When I told my friends and family that I’m going to study Ethnology, everyone was like: “Oh nice. Sounds great. But… what is Ethnology exactly?” I don’t blame them for this reaction, I didn’t know what Ethnology is either before I discovered it on the university website. Ethnology isn’t present in peoples heads, although our behaviour is closely related with it. Ethnology isn’t present in the public, although we are confronted with it in everydays life. And Ethnology isn’t present in politics, although it is very important in the globalised world we’re living in.
So, what is Ethnology? With this blog, I’d like to bring Ethnology closer to the people. And in this first blogpost, I’d like to give a first impression of it.
Ethnology, Social Anthropology, Social and Cultural Anthropology, … there are so many different names for the same subject. The word “Ethnology” is a composition of the greek words ethnos, which means peoples, and logos, which stands for any scientific discipline. Ethnology is therefore the doctrine of societies.

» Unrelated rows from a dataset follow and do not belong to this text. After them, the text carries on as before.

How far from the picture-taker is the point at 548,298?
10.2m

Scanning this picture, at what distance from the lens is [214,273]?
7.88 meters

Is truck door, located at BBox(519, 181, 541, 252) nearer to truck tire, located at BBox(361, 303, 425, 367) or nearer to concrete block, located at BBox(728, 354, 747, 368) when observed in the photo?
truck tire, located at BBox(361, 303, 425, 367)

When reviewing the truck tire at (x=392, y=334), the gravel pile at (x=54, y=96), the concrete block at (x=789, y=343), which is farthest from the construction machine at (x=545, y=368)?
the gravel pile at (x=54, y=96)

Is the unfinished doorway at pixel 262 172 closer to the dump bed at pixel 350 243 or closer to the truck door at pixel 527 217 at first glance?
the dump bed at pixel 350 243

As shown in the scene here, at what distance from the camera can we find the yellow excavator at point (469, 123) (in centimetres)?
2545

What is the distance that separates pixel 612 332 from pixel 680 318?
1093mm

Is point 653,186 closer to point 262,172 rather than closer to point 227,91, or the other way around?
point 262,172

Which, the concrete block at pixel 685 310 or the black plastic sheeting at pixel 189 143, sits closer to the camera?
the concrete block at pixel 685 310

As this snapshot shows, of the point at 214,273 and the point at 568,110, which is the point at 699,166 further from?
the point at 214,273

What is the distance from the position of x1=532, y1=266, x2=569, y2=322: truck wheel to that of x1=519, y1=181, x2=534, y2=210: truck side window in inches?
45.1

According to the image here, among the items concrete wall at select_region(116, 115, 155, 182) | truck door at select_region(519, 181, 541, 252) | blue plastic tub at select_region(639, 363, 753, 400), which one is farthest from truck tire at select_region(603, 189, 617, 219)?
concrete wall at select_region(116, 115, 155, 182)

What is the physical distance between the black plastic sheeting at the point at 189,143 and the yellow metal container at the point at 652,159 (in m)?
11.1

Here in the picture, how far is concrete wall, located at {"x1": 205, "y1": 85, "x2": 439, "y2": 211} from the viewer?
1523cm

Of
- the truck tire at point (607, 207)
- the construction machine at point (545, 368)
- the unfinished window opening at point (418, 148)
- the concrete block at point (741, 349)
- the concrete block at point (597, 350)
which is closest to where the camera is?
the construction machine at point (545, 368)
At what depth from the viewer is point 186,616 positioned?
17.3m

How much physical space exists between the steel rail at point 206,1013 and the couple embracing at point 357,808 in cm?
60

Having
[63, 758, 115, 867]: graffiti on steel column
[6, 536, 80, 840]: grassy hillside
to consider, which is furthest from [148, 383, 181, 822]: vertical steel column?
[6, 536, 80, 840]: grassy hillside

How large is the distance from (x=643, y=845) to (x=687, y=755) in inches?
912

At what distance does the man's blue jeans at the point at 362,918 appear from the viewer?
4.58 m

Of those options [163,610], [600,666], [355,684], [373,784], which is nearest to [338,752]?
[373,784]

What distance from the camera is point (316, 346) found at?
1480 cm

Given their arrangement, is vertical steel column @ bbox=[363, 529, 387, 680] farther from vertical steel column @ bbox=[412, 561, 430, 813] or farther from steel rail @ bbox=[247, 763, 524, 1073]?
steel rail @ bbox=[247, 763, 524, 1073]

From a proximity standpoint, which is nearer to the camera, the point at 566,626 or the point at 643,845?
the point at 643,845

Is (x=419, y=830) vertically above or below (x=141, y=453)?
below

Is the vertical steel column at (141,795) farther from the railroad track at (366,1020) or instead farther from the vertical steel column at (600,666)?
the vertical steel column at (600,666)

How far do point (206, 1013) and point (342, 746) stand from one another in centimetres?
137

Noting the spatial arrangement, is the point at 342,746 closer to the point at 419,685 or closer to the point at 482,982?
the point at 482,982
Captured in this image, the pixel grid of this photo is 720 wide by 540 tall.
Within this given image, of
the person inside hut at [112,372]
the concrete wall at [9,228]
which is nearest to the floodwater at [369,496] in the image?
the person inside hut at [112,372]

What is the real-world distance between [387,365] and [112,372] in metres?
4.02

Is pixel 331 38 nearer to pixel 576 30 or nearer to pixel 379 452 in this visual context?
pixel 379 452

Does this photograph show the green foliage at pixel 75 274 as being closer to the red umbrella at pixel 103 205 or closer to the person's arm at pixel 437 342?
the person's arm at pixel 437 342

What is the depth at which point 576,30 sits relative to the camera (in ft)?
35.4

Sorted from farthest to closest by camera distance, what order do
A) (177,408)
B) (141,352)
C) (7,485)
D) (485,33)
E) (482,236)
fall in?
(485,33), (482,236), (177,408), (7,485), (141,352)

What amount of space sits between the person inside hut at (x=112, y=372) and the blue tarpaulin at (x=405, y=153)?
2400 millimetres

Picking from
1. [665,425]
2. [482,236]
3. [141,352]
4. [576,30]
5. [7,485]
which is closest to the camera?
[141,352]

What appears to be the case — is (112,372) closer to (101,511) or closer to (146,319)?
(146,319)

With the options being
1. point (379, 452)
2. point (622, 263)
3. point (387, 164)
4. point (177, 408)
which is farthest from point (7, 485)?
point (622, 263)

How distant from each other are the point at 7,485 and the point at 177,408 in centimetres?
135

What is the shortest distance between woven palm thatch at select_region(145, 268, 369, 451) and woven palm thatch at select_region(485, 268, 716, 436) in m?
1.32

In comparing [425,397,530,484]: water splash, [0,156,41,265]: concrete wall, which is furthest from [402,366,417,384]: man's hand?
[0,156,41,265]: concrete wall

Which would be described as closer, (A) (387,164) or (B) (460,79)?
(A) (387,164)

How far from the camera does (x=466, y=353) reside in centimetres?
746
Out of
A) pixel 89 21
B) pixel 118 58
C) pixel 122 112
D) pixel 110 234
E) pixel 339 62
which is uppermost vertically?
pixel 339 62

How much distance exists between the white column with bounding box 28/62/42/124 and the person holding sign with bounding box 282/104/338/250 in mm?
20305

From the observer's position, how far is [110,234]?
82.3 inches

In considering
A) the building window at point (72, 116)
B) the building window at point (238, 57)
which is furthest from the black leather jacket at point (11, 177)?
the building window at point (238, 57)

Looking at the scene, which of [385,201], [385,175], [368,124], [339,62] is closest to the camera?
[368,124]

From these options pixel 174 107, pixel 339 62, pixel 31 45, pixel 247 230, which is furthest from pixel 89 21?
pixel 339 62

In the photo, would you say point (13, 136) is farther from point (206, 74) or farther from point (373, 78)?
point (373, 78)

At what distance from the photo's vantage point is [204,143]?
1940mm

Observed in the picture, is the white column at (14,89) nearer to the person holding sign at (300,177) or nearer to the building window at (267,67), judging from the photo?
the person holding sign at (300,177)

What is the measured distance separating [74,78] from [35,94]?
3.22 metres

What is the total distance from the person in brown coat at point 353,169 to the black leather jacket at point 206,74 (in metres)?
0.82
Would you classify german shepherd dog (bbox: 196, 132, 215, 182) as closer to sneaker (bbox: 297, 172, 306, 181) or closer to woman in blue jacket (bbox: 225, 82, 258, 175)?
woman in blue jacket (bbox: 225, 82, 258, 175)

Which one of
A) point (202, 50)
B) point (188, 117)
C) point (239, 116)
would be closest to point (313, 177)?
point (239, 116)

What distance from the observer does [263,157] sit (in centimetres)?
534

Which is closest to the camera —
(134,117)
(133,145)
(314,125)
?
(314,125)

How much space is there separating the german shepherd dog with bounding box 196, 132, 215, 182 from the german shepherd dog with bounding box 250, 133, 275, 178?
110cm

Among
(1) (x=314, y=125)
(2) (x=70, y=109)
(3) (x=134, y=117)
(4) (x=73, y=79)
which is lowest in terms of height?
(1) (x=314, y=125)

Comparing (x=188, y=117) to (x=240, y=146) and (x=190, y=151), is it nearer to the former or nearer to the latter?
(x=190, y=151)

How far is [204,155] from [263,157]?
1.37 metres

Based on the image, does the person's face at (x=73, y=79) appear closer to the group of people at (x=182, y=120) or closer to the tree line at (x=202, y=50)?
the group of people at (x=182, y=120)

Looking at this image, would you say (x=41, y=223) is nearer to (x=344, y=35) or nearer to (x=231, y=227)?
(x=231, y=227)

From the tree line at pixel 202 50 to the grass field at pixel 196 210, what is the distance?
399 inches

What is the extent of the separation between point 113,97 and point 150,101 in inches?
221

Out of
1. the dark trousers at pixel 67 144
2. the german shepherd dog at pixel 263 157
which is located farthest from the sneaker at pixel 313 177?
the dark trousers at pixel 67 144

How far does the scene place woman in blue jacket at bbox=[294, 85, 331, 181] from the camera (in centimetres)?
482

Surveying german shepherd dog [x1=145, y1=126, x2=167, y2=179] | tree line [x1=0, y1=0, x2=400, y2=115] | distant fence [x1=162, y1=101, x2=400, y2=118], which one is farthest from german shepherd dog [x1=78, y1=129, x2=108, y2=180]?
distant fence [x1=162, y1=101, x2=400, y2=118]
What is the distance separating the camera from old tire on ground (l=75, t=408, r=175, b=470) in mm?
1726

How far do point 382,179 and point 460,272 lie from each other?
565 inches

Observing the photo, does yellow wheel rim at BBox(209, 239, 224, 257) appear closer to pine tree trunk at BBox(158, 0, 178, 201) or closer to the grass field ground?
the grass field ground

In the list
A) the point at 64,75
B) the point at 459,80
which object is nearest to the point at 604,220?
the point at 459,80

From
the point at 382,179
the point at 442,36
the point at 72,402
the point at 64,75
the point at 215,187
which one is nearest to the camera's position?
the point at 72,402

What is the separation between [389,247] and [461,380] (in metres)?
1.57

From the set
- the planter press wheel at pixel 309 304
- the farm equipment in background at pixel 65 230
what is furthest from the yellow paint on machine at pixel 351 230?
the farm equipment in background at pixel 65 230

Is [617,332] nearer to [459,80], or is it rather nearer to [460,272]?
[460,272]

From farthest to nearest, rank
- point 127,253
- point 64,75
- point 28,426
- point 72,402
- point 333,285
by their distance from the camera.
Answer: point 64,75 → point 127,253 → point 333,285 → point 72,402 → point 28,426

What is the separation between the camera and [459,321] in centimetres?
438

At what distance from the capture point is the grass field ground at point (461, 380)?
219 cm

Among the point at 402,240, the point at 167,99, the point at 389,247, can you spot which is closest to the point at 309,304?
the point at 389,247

So, Ethnology is about societies. Societies all over the world. It’s about how other people live their lifes. About what is important for them, what their beliefs and their practices are. And reciprocally, while studying other people, we discover a lot of our habits. We understand why we are doing things the way we do them. That our lifestyle isn’t the norm everywhere just because it is the norm in our culture. Ethnologists want to discover everything that’s foreign, compare it to the known and convert it from foreign to a normal alternative way of life.
Ethnology isn’t about hard skills. As a student you don’t have to learn things by heart like medicine students learn all the bones of the human body. It is about soft skills. We learn empathy. We learn changing our point of view. We learn seeing things from someone else’s perspective, called the emic perspective. We learn listening to people, although we don’t have the same opinion as they have. We learn accepting that there are other ways and thus questioning our ways so that we can find the most suitable way for ourselves. We learn not to generalise, but to recognise the similarities and the differences. And we learn to mediate between cultures. Or in the words of Streck (1997):
“Ethnology is the attempt to pass horizon boarders, to see horizons next to each other, to even change horizons.”
In our globalised world soft skills gain in importance. I think it is inevitable to meet people welcoming. To take them as they are, without judging and without prejudices. To understand their behaviour and accept it, even though it seems weird in the beginning. To be open for different lifestyles and maybe even adapt parts of them in our lives. It is important to build bridges between people instead of boarders. And that’s why I am studying Ethnology.
Streck, B.: Fröhliche Wissenschaft Ethnologie – eine Führung. Edition Trickster im Peter-Hammer-Verlag, Wuppertal 1997.